In a revealing mark of the times, a new multinational survey demonstrates that despite major issues with data quality, misuse of data scientist time, and financially damaging underperformance of AI models, an overwhelming majority of companies place a high degree of trust in their AI outputs.

The survey, orchestrated by Fivetran, a global expert in data movement, and conducted by the independent market research company Vanson Bourne, examined responses from 550 participants across Ireland, the UK, France, Germany, and the US, all hailing from organisations with a workforce of 500 employees or more. A disconcerting finding was that UK and Irish organisations seem to struggle more than their international counterparts with basic technical hurdles to AI adoption. Notably, 73% reported challenges with the seemingly basic task of accessing all the necessary data to run their AI programs.

The survey reveals that these organisations annually lose approximately 6% of their global revenues, amounting to an average of $406 million. This staggering toll is attributed to the operational inefficiencies due to inaccurate or low-quality data which is used to build AI models. These defective models then engender ill-informed business decisions.

Survey results disclosed that nearly 90% of organisations are utilising AI and machine learning (ML) methods to construct models that enable autonomous decision-making.
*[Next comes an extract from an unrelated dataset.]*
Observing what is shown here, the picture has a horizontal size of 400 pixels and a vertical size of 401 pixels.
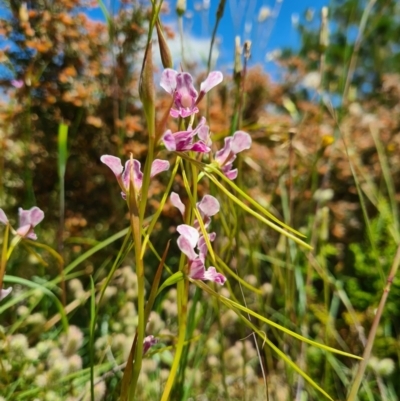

In addition, an emphatic 97% of participants indicated plans to invest in generative AI within the upcoming one to two years. However, big concerns regarding data governance, security and accuracy persist. For example, data hallucinations and inaccuracies were reported 42% of the time by organisations leveraging large language models (LLMs).

Taylor Brown, COO and co-founder of Fivetran, stated that, "The rapid uptake of generative AI reflects widespread optimism and confidence within organisations, but under the surface, basic data issues are still prevalent, which are holding organisations back from realising their full potential.” To surmount these obstacles, he suggests organisations need to enhance their data integration and governance frameworks to produce more reliable AI outputs and mitigate financial risk.

Interestingly, the survey found that various job roles perceive distinct "AI realities". For instance, only 22% of technical executives, who build and operate AI models, consider their organisations' AI maturity to be 'advanced', compared to the 30% of non-technical workers who hold the same belief. In terms of data hallucinations - found in 42% of generative AI cases - these lead to uninformed decisions, diminish trust in LLMs, and consume considerable staff time in identifying and correcting the faulty data.

Recognising these significant hurdles, the majority (67%) of respondents plan to implement new technology to strengthen basic data movement, governance and security functions. This readiness to improve, and the wide-scale adoption of AI technology, suggests reason for optimism in overcoming the challenges highlighted by the survey.